Agent harness that crawls PDFs, extracts with Docling, and compiles a grounded Obsidian wiki — with page images, JSON Canvas, and cross-document citations.

Inspired by the Karpathy LLM Knowledge Base pattern.

URL / query / local path
  → explore & download PDFs
  → Docling extract (markdown + images)
  → Obsidian vault with documents, page images, wiki articles
  → JSON Canvas visual map

Prerequisites

brew install qpdf ghostscript
pip install docling
npm install

Requires a Claude Code subscription (the agent runs via @anthropic-ai/claude-agent-sdk).

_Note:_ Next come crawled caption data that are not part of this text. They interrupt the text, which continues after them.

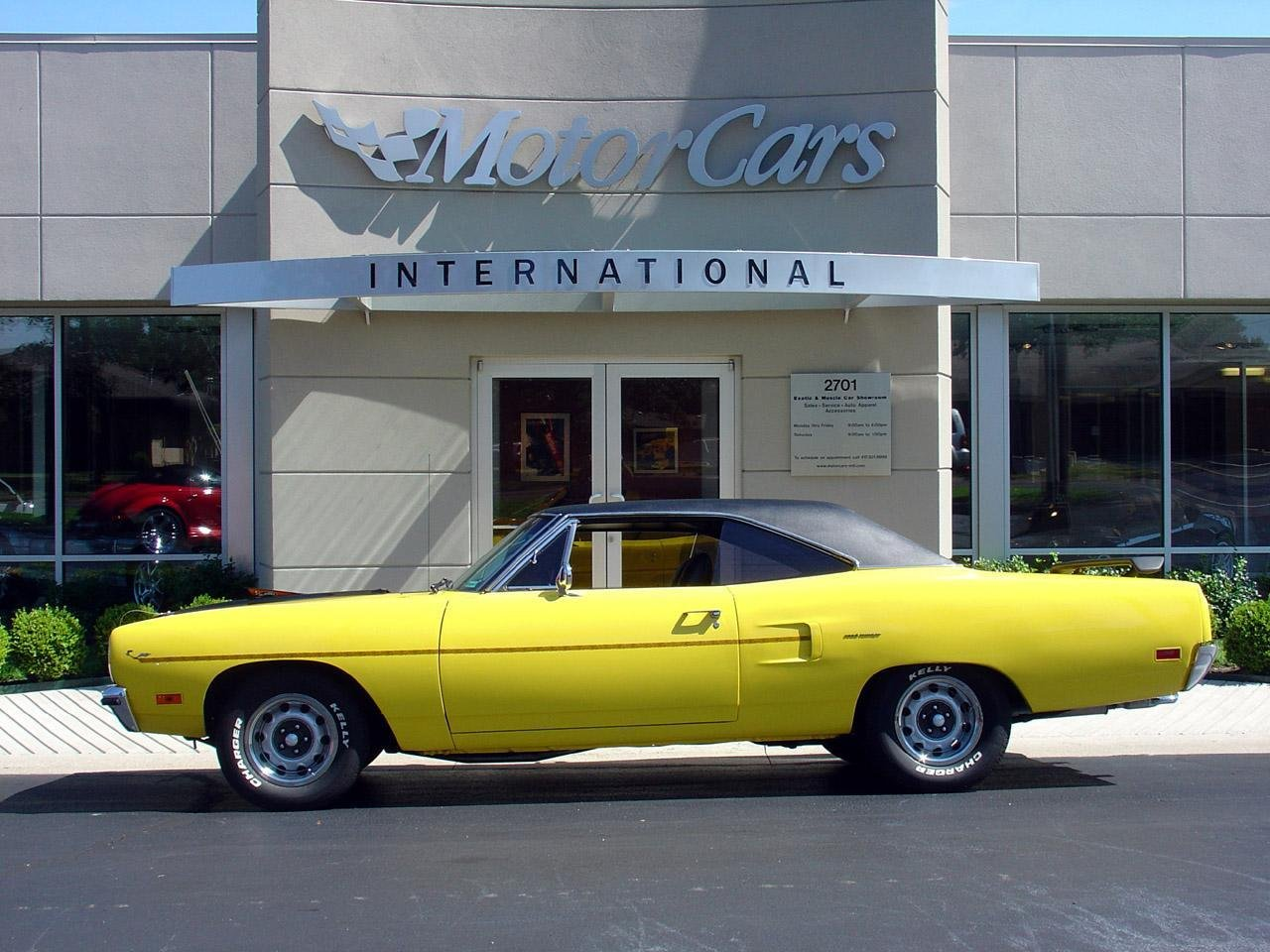 http://pictures.topspeed.com/IMG/crop/200702/1968-plymouth-road-runner-5_1280x0w.jpg
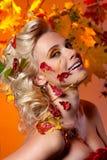 Осень женщины стоковая фотография rf
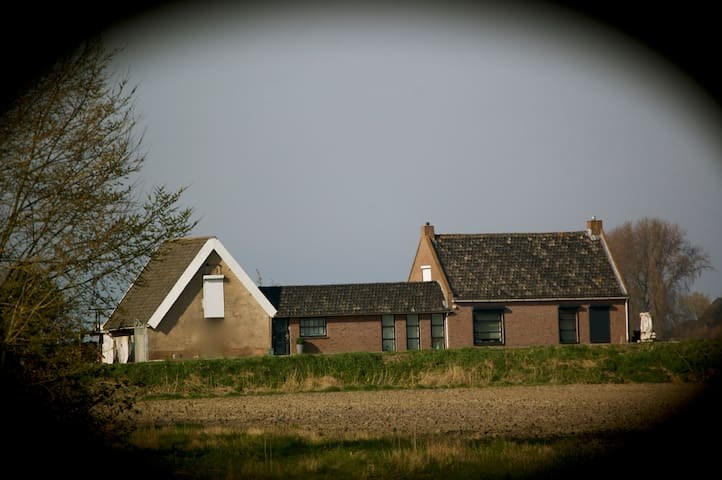 artistieke ruime kamer in polder nabij Hulst. - Walsoorden - Penzion (B&B)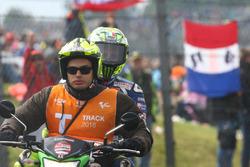 Валентино Росси, Yamaha Factory Racing на скутере после аварии
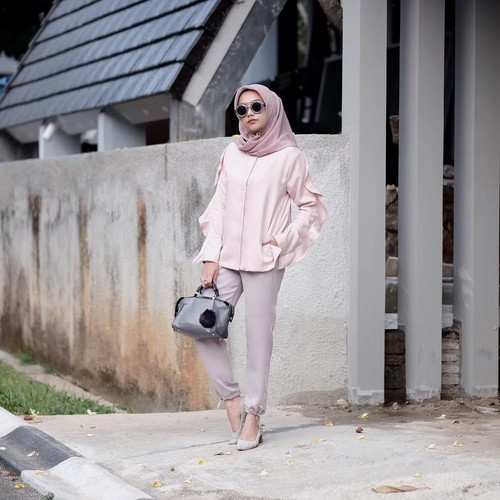 Contek 8 Gaya Selebgram Hijab Tampil dengan Warna Kekinian, Millenial Pink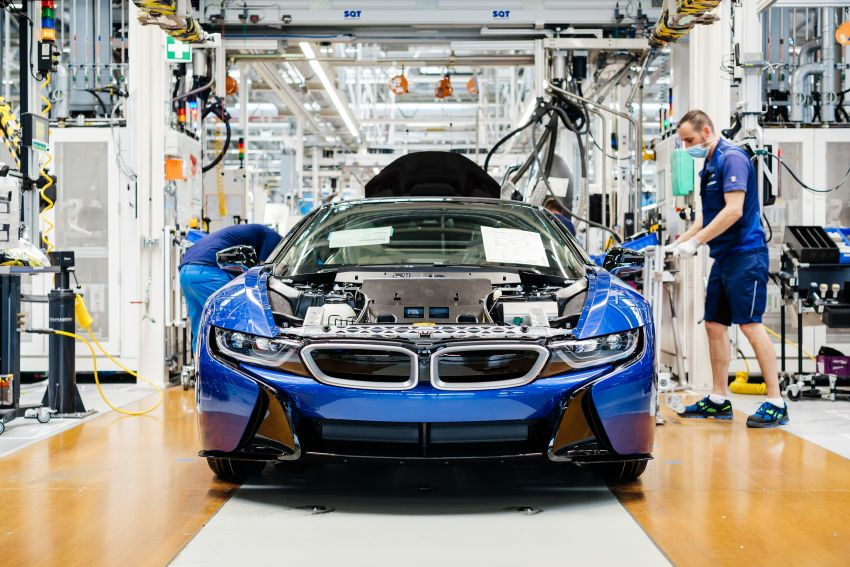 BMW i8 production ends with 18 special coloured cars Image #1137181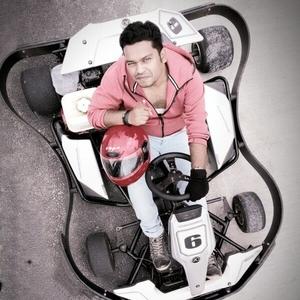 Bipin Tanti Travel Blogger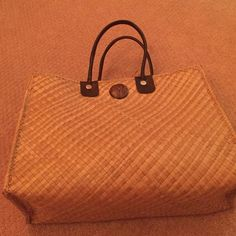 Cute beach bag Super cute beach bag! Hardly used, perfect condition! Bags Totes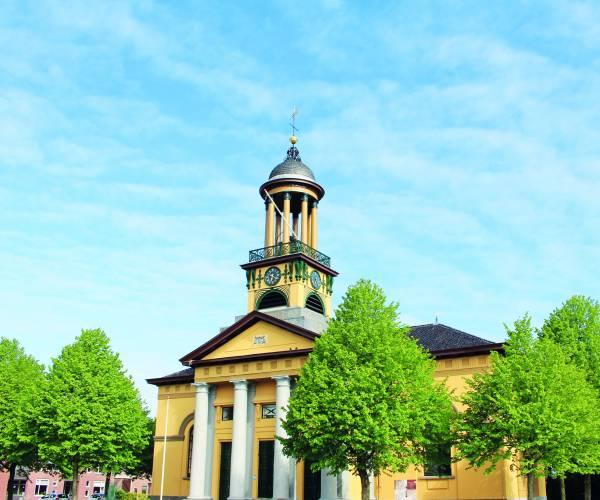 Wie maakt de mooiste foto van De Groate Kerk in St. Jacobiparochie?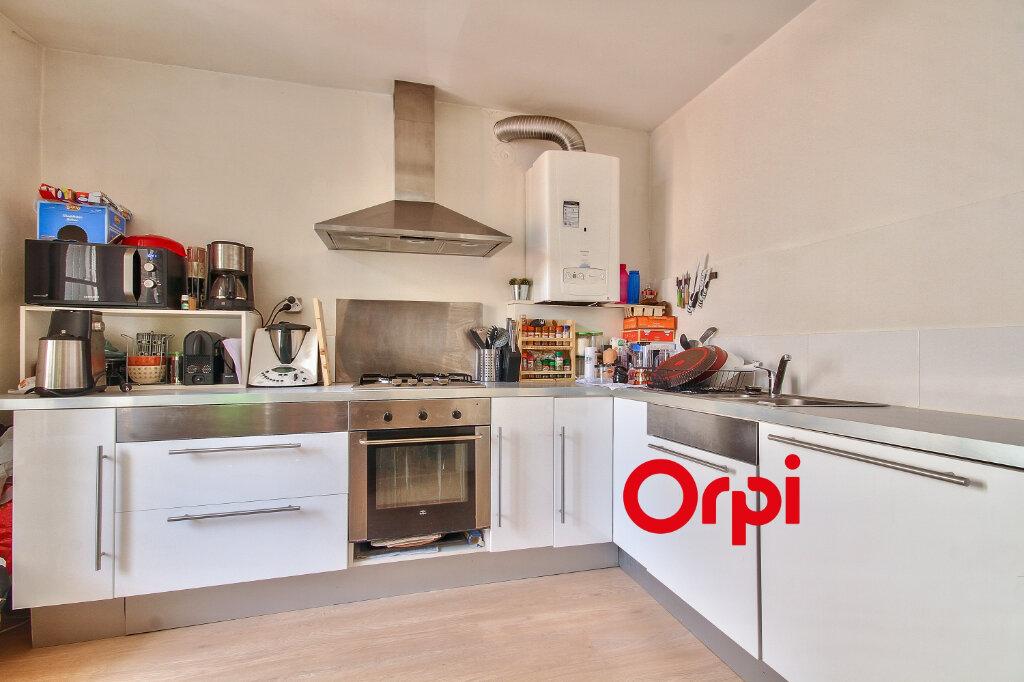 Appartement à vendre 3 68.3m2 à Bourgoin-Jallieu vignette-3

Optional: npm i -g apify-cli for deep site crawling.

Usage

# Crawl a site for PDFs
node collect.mjs "https://arxiv.org/list/cs.AI/recent" --name ai-papers

# Direct PDF URLs
node collect.mjs "https://arxiv.org/pdf/2401.04088 https://arxiv.org/pdf/2312.11805" --name llm-papers

# Research query (agent searches the web)
node collect.mjs "SEC 10-K filings NVIDIA 2023-2025" --name nvidia

# Local PDFs
node collect.mjs ./my-pdfs/ --name my-research

# Custom wiki topics
node collect.mjs "https://example.com/reports" --topics topics.txt

Output

collections/<name>/
  raw/          ← downloaded PDFs
  extracted/    ← Docling markdown + images per PDF
  vault/
    .obsidian/
    Index.md
    documents/  ← full extraction per PDF (frontmatter + wikilinks)
    pages/      ← extracted figures, tables, charts (PNGs)
    wiki/       ← cross-document compiled articles with citations
    canvas/     ← JSON Canvas visual map

Open vault/ in Obsidian → Cmd+G for graph view, or open canvas/overview.canvas for the visual map.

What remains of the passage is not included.